Rasagiline appears to slow the progression of Parkinson's disease, not just ameliorate its symptoms in the short term, according to a report in the New England Journal of Medicine.
A complex study design that incorporates several complicated statistical methods–the delayed-start study design–was used to differentiate the drug's short-term symptom effects from true disease-modifying effects, and the results were mixed. A 1-mg dose of rasagiline seemed to slow PD progression over the course of 18 months, but a 2-mg dose did not (N. Engl. J. Med. 2009;361:1268-78).
“From a practical point of view, the study findings suggest a possible benefit of the early use of rasagiline at a dose of 1 mg per day; however, given the negative findings for the 2-mg dose, we cannot definitively conclude that rasagiline at a dose of 1 mg per day has disease-modifying effects,” said Dr. C. Warren Olanow of the department of neurology, Mount Sinai School of Medicine, New York, and his associates.
“It will be important to determine whether these results can be confirmed and whether benefits seen at 18 months will endure and translate into reduced cumulative disability in clinically meaningful areas such as impairment of gait and balance and cognitive dysfunction,” they noted.

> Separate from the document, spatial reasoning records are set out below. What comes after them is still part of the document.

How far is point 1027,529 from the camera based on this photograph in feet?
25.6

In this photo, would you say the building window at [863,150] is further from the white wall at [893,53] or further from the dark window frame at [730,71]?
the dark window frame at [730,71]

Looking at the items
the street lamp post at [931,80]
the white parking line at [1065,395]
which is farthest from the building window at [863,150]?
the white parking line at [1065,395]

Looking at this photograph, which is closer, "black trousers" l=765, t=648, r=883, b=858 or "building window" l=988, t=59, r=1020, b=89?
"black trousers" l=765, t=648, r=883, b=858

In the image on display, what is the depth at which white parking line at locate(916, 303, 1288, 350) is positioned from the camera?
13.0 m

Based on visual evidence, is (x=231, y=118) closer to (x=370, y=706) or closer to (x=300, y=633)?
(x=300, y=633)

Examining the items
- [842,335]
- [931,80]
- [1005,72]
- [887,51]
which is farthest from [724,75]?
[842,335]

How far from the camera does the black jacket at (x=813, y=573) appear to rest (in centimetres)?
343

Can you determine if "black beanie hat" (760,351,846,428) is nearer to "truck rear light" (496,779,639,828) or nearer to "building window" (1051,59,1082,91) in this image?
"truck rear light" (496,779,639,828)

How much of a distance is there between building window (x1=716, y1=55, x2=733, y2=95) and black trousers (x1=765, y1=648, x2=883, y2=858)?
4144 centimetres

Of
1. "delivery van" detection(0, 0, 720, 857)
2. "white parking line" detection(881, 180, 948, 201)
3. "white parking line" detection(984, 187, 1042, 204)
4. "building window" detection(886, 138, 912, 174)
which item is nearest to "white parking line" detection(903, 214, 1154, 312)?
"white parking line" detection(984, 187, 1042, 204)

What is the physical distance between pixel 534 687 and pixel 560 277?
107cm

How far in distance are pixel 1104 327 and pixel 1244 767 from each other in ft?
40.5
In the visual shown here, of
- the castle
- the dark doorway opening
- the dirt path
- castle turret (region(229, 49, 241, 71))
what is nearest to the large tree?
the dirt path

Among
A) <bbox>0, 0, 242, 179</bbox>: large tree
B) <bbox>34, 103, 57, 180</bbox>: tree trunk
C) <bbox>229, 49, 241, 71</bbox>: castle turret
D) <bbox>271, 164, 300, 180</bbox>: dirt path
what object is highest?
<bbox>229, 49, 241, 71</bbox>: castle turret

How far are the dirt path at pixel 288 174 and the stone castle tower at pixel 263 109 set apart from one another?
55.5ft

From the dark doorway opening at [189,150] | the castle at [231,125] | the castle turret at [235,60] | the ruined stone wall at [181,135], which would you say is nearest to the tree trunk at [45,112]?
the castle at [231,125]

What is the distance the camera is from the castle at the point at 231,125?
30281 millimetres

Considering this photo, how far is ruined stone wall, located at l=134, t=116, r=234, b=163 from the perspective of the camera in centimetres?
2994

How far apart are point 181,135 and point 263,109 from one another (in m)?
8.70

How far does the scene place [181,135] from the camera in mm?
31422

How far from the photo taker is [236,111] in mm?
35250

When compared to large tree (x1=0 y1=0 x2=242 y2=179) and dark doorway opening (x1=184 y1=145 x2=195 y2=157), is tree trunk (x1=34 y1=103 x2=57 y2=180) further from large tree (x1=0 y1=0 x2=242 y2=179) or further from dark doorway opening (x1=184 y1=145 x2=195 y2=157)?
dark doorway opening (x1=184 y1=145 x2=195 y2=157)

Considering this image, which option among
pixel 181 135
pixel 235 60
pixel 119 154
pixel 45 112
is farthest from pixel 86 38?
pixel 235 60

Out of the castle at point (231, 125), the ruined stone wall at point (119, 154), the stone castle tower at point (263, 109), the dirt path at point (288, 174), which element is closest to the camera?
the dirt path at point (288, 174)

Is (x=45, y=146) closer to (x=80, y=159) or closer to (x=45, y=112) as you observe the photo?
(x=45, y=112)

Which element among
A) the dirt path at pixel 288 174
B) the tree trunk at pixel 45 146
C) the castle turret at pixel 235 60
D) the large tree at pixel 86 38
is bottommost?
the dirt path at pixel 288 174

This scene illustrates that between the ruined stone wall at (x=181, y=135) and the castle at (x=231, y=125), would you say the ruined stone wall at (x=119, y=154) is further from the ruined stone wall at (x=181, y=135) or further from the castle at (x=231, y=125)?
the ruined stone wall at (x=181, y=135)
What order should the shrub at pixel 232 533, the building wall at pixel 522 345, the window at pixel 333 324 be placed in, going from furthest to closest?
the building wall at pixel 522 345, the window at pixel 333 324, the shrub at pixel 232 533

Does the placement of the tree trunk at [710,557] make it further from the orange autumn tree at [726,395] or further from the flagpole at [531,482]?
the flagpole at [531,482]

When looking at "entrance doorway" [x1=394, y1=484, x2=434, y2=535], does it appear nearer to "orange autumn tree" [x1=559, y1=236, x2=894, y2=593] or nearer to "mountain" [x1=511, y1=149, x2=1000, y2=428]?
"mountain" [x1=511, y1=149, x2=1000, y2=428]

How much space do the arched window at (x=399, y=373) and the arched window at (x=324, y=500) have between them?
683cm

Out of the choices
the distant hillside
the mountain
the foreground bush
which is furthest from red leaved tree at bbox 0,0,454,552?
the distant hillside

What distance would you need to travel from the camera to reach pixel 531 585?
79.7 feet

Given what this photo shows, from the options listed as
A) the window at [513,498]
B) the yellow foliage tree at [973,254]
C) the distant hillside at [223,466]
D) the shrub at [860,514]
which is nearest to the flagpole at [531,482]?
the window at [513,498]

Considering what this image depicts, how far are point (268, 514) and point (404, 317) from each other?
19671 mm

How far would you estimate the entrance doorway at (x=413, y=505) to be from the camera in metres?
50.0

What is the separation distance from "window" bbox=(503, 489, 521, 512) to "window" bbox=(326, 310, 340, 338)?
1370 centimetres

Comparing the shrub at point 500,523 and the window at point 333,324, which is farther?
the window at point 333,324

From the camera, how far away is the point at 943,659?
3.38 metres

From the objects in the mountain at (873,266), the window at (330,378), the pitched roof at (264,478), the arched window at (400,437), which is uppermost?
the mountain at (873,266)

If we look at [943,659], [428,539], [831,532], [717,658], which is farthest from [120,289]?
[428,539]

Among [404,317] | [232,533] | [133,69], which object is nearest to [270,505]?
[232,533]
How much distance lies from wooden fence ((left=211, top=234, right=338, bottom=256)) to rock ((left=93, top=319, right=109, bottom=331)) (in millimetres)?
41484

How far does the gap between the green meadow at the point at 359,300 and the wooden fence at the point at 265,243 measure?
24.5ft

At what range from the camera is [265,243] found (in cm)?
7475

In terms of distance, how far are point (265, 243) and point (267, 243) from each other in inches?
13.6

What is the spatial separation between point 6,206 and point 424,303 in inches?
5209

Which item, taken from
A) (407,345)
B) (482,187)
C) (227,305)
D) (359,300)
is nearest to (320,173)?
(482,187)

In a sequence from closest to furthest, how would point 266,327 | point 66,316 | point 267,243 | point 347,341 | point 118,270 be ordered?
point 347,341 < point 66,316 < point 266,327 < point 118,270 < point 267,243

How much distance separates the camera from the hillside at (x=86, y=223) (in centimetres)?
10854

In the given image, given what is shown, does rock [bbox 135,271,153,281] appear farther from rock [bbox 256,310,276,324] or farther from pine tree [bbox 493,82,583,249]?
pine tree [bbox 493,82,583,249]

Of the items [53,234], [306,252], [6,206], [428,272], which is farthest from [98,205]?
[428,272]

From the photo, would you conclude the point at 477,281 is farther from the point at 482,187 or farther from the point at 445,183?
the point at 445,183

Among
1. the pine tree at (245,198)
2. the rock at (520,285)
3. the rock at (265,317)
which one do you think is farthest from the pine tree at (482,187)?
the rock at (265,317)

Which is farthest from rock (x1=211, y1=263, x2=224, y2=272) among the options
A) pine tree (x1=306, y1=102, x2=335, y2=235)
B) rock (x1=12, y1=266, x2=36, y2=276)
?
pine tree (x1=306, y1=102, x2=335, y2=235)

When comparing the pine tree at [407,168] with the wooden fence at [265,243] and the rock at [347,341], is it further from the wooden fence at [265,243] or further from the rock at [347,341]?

The investigators conducted the study in 1,176 PD patients aged 30-80 who had not received any treatment for the disease and were recruited from 129 medical centers in 14 countries. The mean duration of PD at baseline was 4.5 months.
In the first 36-week phase of the trial, subjects were randomly assigned to receive the 1-mg dose of rasagiline, the 2-mg dose, or matching placebos. In the second 36-week phase, subjects in the placebo groups switched to one of the active treatments, while those taking rasagiline continued their assigned treatment.
Theoretically, improvements seen in the first phase of a delayed-start study reflect the drug's symptom effects, and the difference between improvements in the early-start and delayed-start groups reflects the drug's disease-modifying effects.
In this study, subjects' mental function, activities of daily living, and motor function were assessed frequently using the Unified Parkinson's Disease Rating Scale. The mean total UPDRS score was 20.4 at baseline.
Teva Pharmaceutical Industries, manufacturer of rasagiline, funded the study and was responsible for data collection, monitoring, and statistical analysis.
The 1-mg dose of rasagiline met the three primary end points for results to be considered positive: There was less worsening in UPDRS scores during phase 1 with the drug than with placebo (0.09 points per week vs. 0.04 ppw), less worsening during phase 2 among subjects in the early-start group (2.82 ppw vs. 4.50 ppw) than in the delayed-start group, and noninferiority in the rate of worsening among the delayed-start patients during phase 2 (0.085 ppw in both).
The 2-mg dose did not meet these end points, though it did improve symptoms. “It is difficult to explain why the two doses did not provide similar results [and] to imagine that protective effects could be lost with a mere doubling of the dose,” Dr. Olanow and his colleagues said.
Dr. Olanow reported receiving consulting and lecture fees from Teva and Lundbeck; receiving consulting fees from Boehringer Ingelheim, Novartis/Orion, Solvay, Ceregene, and Merck Serona; and owning equity in Ceregene.
His colleagues also reported receiving consulting and lecture fees from Teva and other pharmaceutical companies.